• _Written task 1_
Put this sentence from the essay on morning poems and music into Spanish: "Sometimes I sit in front of the computer and write a bit in my journal with the big blank pages."
• _Written task 2_
Using the essay on morning poems and music, answer each question briefly:
(a) What does Velcro love to start each bedtime with?
(b) Where was the writer sitting when the scales poem came?
(c) What was found broken yesterday?
• _Written task 3_
Carry on the essay on morning poems and music from its last sentence.

• _Selected text_
▼

I am blessed that with the morning poems, I have a little wiggle room. I can start with a few lines in the first fraction of my morning, with my robe and my coffee that I noisily inhale. Thank God Velcro can't talk, he would probably say, "GOD, Mother. Could you slurp any louder?" He loves to start each bedtime with a resounding, satisfied burp, so it's not like he's a paragon of good home etiquette, either.
Sometimes I sit in front of the computer and write a bit in my journal with the big blank pages. I scribble down something, anything, and then go get in the shower. When I'm a really good girl I take my shower first, right when I pry myself out of bed. Then I gather coffee and scrounge around for a good pen and turn on music (everything I've loaded into iTunes). Always music, one way or the other. The scales poem came swimming in while I sat on the couch the other day, listening to music a room away. I'm finding that I need music to write, at least to jump start my brain, to help me walk boldly into that space where I can start pulling things off the shelves and into the pot.
Whatever happens, I very rarely finish the poem. Last week I tried to do that but then they kept lingering. Or, maybe I finish it, but I want to let it percolate. So I drive to work in a mad rush, always late, singing at the top of lungs, letting music feed me. Sometimes I listen quietly and wait for those musical moments that give me strength, hope, laughter. I remember who I am, so many times, while I drive my red car, a moving musical. Sometimes I even hold up my hands like I'm recieving the Holy Spirit or something, which I feel odd about (the lifting of hands, not the Holy Spirit), yet I do it without thinking. I just find myself in that place, well, with one hand on the wheel, of course. Yesterday was a bad day, when I realized that the iPod thingy that I plug into the cigarette lighter in the car was broken. Springs everywhere. It was a terrible thing. What was I going to do without my music infusion? So it wasn't surprising when the day derailed and the only thing that made it better was my mama's infinite love for me, and some damn fine cornbread. And the best tamales I've ever eaten.

▲

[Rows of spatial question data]
▼

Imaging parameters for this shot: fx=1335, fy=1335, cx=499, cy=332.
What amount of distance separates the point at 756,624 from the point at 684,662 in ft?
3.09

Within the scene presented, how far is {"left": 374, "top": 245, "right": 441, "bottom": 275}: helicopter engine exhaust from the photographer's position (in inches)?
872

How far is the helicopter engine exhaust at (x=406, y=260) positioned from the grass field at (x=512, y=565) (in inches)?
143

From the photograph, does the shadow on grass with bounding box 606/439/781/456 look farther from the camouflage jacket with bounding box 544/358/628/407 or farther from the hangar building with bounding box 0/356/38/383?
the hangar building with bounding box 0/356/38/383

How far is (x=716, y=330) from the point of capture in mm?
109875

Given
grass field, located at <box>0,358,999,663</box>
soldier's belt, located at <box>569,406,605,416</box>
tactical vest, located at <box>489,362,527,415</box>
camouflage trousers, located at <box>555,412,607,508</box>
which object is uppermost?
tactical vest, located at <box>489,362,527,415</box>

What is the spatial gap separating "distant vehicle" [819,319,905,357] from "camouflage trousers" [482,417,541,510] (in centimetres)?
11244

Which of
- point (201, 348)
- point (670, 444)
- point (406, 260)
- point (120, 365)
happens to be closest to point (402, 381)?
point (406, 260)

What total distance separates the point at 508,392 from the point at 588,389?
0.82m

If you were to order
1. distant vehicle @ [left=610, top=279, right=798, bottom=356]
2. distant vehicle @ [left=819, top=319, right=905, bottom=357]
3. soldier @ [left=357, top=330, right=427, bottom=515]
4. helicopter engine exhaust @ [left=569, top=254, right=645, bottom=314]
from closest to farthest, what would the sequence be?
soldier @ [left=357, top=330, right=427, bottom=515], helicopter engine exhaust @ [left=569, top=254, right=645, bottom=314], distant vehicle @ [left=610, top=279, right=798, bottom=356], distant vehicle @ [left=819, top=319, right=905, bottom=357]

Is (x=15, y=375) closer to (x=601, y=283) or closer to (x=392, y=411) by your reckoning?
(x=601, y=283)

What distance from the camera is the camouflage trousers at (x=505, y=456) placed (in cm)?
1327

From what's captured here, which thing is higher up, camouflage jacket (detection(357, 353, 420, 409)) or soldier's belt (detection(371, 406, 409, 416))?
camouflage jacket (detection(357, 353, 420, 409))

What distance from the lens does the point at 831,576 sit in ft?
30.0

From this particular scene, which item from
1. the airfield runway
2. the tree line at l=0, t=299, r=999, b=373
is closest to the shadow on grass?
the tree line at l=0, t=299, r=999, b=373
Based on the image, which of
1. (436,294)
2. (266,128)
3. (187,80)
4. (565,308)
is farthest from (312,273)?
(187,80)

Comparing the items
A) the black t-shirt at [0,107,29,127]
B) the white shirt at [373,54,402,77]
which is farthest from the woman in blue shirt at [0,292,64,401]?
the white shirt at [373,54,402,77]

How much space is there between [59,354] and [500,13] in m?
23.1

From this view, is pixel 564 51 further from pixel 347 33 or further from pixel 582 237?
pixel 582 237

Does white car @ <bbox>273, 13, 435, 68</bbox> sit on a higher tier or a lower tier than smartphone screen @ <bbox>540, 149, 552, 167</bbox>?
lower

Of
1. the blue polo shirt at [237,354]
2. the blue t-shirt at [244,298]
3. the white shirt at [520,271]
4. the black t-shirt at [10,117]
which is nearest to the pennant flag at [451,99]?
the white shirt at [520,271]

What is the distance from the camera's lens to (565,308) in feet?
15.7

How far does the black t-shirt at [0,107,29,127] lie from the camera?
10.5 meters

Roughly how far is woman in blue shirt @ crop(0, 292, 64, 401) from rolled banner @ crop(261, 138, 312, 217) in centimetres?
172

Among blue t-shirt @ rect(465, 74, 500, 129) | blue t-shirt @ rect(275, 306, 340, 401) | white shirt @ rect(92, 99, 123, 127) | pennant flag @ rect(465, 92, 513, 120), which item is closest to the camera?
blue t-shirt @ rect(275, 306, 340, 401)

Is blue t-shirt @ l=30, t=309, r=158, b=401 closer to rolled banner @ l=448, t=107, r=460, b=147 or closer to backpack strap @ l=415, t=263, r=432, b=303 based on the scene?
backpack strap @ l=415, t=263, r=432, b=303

▲
▼

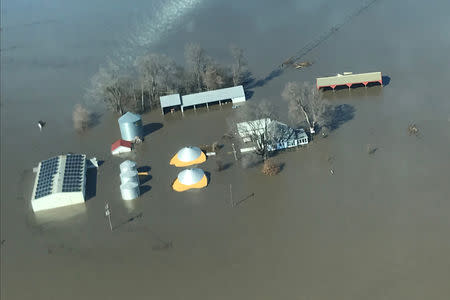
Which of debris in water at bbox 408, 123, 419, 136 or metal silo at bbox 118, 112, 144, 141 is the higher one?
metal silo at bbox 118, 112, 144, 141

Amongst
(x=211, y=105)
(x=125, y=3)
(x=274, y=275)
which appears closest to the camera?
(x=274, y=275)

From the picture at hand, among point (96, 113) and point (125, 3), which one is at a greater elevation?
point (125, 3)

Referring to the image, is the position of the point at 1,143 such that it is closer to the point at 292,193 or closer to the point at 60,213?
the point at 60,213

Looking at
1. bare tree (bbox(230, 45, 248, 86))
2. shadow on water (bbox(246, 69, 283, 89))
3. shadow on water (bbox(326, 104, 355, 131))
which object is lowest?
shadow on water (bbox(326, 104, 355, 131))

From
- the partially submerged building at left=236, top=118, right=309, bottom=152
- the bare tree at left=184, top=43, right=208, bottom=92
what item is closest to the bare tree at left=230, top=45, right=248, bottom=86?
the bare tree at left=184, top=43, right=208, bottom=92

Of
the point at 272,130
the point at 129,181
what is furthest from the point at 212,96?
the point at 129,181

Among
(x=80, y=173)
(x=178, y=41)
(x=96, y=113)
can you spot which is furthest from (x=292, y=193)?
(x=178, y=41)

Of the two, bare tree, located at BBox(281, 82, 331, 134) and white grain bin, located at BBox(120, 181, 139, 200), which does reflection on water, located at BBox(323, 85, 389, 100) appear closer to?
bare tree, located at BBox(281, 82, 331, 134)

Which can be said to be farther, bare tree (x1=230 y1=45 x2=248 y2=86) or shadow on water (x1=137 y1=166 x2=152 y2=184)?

▲
▼

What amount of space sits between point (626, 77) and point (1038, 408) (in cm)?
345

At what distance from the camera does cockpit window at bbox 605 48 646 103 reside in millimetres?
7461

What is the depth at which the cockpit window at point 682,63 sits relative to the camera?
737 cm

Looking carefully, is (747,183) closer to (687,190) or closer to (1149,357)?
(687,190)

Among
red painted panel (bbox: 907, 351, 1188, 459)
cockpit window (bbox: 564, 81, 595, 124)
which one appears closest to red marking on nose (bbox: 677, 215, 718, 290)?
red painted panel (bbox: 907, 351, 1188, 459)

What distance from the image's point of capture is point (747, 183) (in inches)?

▲

• _Task answer 1_
A veces me siento frente a la computadora y escribo un poco en mi diario de páginas grandes y en blanco.

• _Task answer 2_
(a) A resounding, satisfied burp.
(b) On the couch, listening to music a room away.
(c) The iPod thingy that plugs into the cigarette lighter in the car.

• _Task answer 3_
When a quiet moment comes in the midst of teaching, I take a sheet of blank paper, fold it in half, and start scribbling. I look out the window a lot, tap my pen. I put the paper away, pull it back out. Sometimes it feels like I'm dealing with a kid having a major meltdown - give it space, back away, then dart in for a hug when they finally collapse into sobs. When I catch the thread of what the poem wants to say, it feels like I've just made it into the last elevator going down or up, that moment where you barely slip through the space. In a movie it would be that moment I came face to face with my one true love, and maybe I have. I could write a million metaphors, but what it always feels is like when you unlock your front door, and you breathe, finally, I'm home.
I find I always edit a bit when I type them out, in ways that surprise me. There's something about the spatial sense of the "compose post" screen where I find myself rearranging lines or realizing what's really necessary or not at this point. This is the most elementary of editing. All of it makes me think about this story I've heard; how Eudora Welty would literally cut out her sentences and rearrange them. Thank all the heavens I don't have to resort to that, but it makes me smile.
I usually think it's terribly juvenile and cheesy to dedicate a poem or song to someone, but whatever, I live to change my mind. I wrote this one on Monday or Tuesday, but never posted it. So, Rebekah, you who have been one of my biggest, most speak-to-my-heart encouragers, and now it's time to turn the tables. This one is for you. Of course I didn't realize until after it was written that it was for you.
the morning shadow
falls in a straight dark line
a path to walk
for ants, room enough
for one brave human step
travelling in and departing out
of the lands of sadness and fear
one swallow suspended in the corner of the sky.
follow her, now, she will show you where to go
your way as beautiful
as the light that shines
around the leaf's edge.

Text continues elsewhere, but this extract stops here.